It’s going to be a quiet Hogmanay for Clydebank-born Anne Lyden, that’s for sure. On January 1 she takes over as Director-General of the National Galleries of Scotland (NGS), the body which runs Edinburgh’s major public galleries – National, Portrait and Modern (actually two buildings separated by a busy road and an Anthony Gormley sculpture half buried in the pavement). A big job, and one which requires a clear vision and certainly a clear head.
Lyden, for the record, is the first woman in a role which to all intents and purposes dates back to 1859. In that respect she’s also a history maker. And on the sunlit uplands where the big beasts of Scotland’s cultural landscape graze, her appointment is another triumph for the distaff side after the arrivals of Nicola Benedetti to head up the Edinburgh International Festival, and Jenny Niven as new Edinburgh International Book Festival director. Not that it’s a competition or anyone is counting.
Two days after that announcement came the news that NGS’s long-awaited development project in north Edinburgh has finally received planning permission. Called The Art Works (snappier than its originally mooted title: the National Collections Facility) it will be sited in Granton and as well as offering community spaces it ims to house 120,000 items from the NGS collection plus the rich and culturally important Demarco Archive. It has long been without a permanent home, much to the chagrin of the man who amassed it, impresario extraordinaire Richard Demarco.
So it’s all change at NGS. Belfast-born Sir John Leighton, a 19th century specialist, leaves after 17 years in post. He’s to be replaced by a Glasgow University-educated Scot who is a photography specialist. There’s a major new storage and research facility planned with the potential to inject resources into an area of significant deprivation which is itself the subject of a £1.2 billion redevelopment project.

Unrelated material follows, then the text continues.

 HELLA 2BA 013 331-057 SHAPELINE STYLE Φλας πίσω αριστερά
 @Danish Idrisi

Oh, and we also learned this week that London’s National Gallery is to loan to ours a rather special painting: Johannes Vermeer’s A Young Woman Standing At A Virginal. It was one of the centrepieces of Amsterdam’s blockbuster Vermeer exhibition earlier this year but it has never been exhibited in Scotland before. It goes on display in May. Quite a coup, no?

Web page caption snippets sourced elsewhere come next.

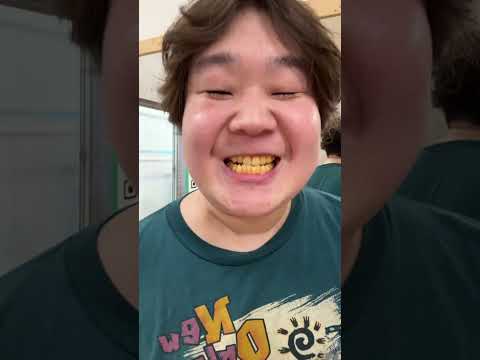 #夜のひと笑い#夜のひとりごと#tiktok#shorts#short #ドッキリ#おもしろ動画#切り抜き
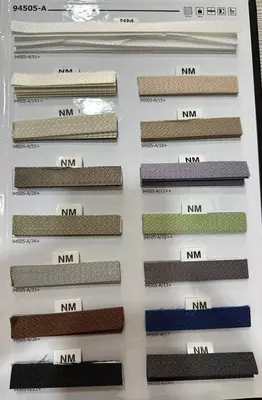 Жалюзи 94505-a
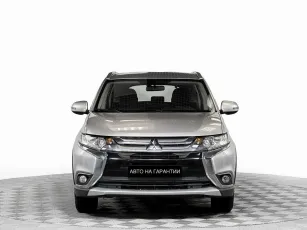 Mitsubishi  2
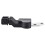 Engine Camshaft Position Sensor CMP3026 with Crankshaft Position Sensor CKP2057,for   Aveo 06-13 5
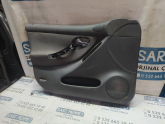 Oto Çıkma Parça / Seat / Toledo / Koltuk & Döşeme / Kapı Döşemesi / Çıkma Parça 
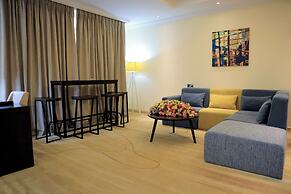 Best Western Premier Dynasty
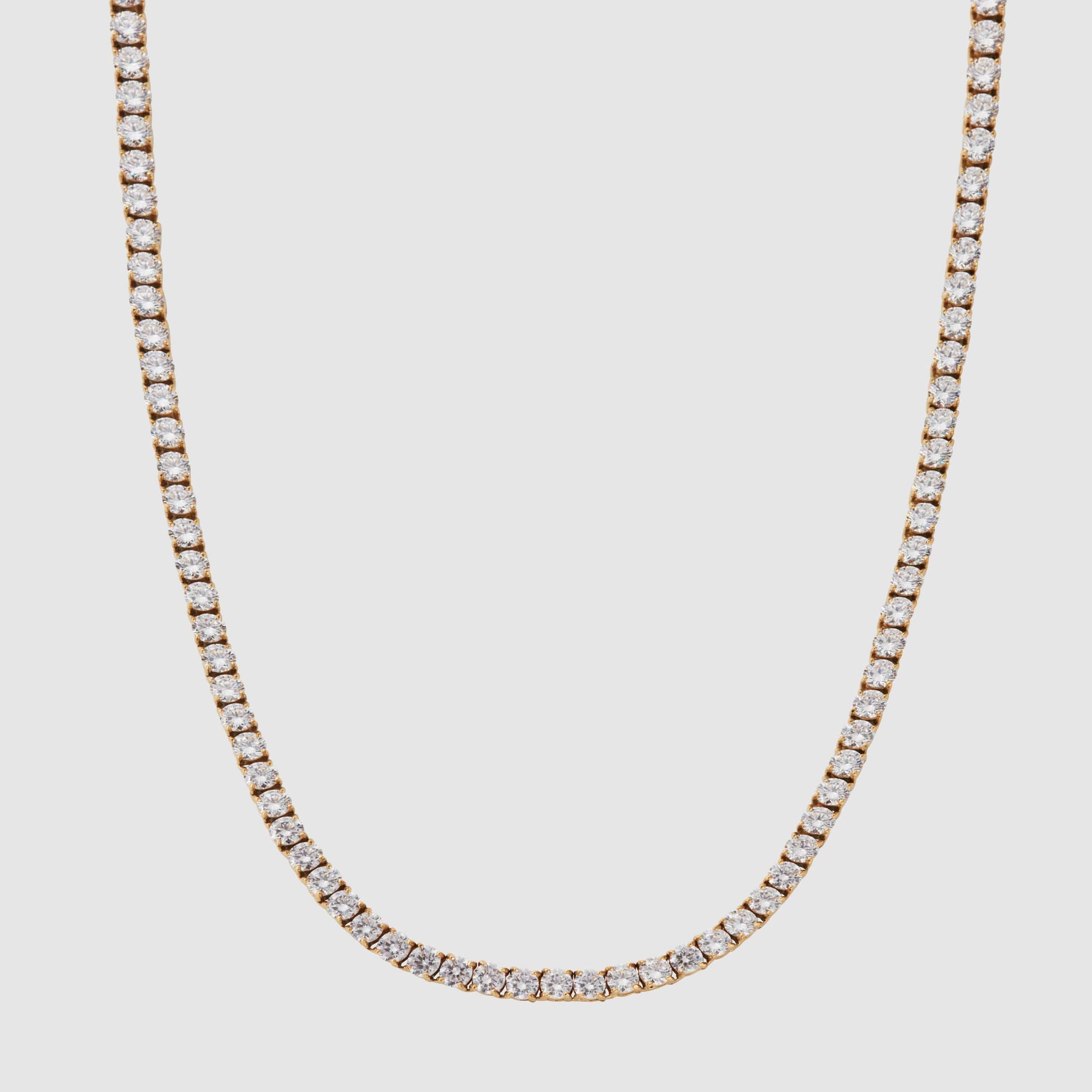 tennis-chain-gold-5mm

And let’s not forget that in September NGS unveiled the new-look galleries in the National itself, finally pulling back the curtain on the building’s £38 million expansion and revamp – 12 new spaces, a rehanging of works from the collection, and the opening up of new vistas (literally as well as metaphorically: there are windows now). That the extension went over time and over budget is a given, of course. If you want the numbers, the original estimate back in 2018 was for it to cost £22 million. But it’s there now and on the whole people seem to like it. “Fantastic” was the opinion of one visitor – a certain Angus Robertson MSP, currently Cabinet Secretary for the Constitution, External Affairs and Culture.
That’s not to say Ms Lyden and NGS don’t have their challenges. It’s all very well borrowing a Vermeer and having a whizz-bang new storage and research facility, but where there is a clear appetite for modern art and modern artists – see the success of the National’s current Grayson Perry exhibition – it’s obvious the national collection can’t remain in stasis. Nobody expects NGS to purchase the next Picasso which comes up at auction. But with a new gallery ‘wing’ devoted essentially to Scotland’s idea of itself, you can’t ignore the faces pressed up against the glass: the successful, mid-career Scottish artists whose work might one day grace those same walls. Will there be cash available to buy their works and secure them for the nation?

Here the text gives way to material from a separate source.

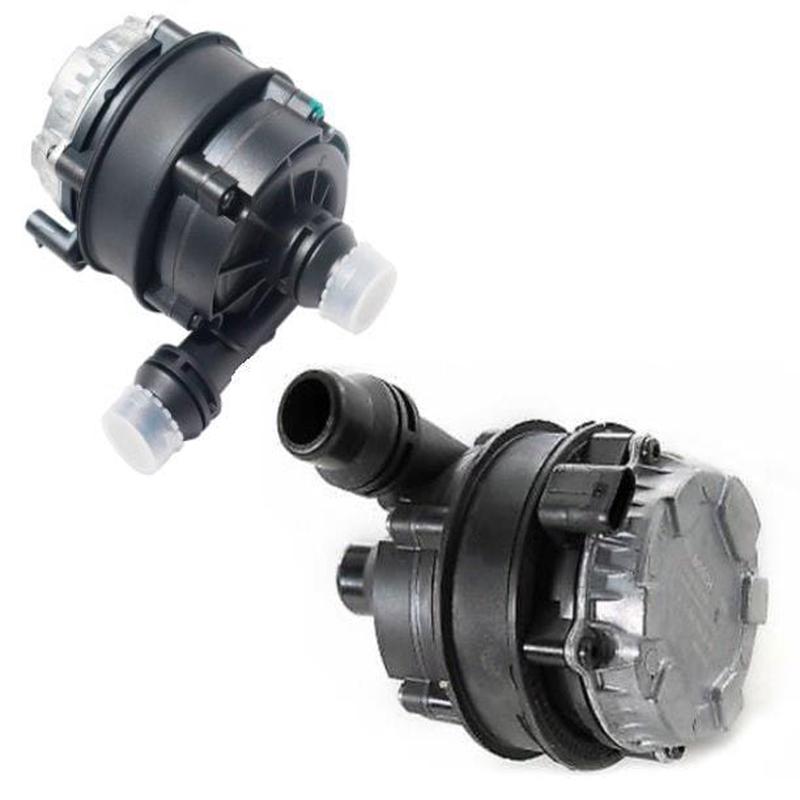 Auxiliary Electric Water Pump Mercedes-Benz W176/W205/R172 2011-2022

It’s hard to see it in the current financial climate. Post-Covid, the galleries were carrying a £200,000 deficit and it has taken a nail-chewing length of time for visitor numbers to recover to pre-pandemic levels. And though the Scottish Government’s so-called grant in aid funding to NGS (a little over £17 million in 2021-22) looks fairly safe, the executive’s recent U-turn on its U-turn – it axed £6.6 million in arts funding, re-instated it, then cut it again – means Ms Lyden takes over at a time when money is tight across the sector. Museums Galleries Scotland, the body representing the museum sector, has warned of “a hollowing out of museum services” in the teeth of such cuts, and if anyone is buying the government’s claim that it will more than double funding to the arts and culture sector in the next five years they’re outnumbered by the ones going: ‘Aye, right.’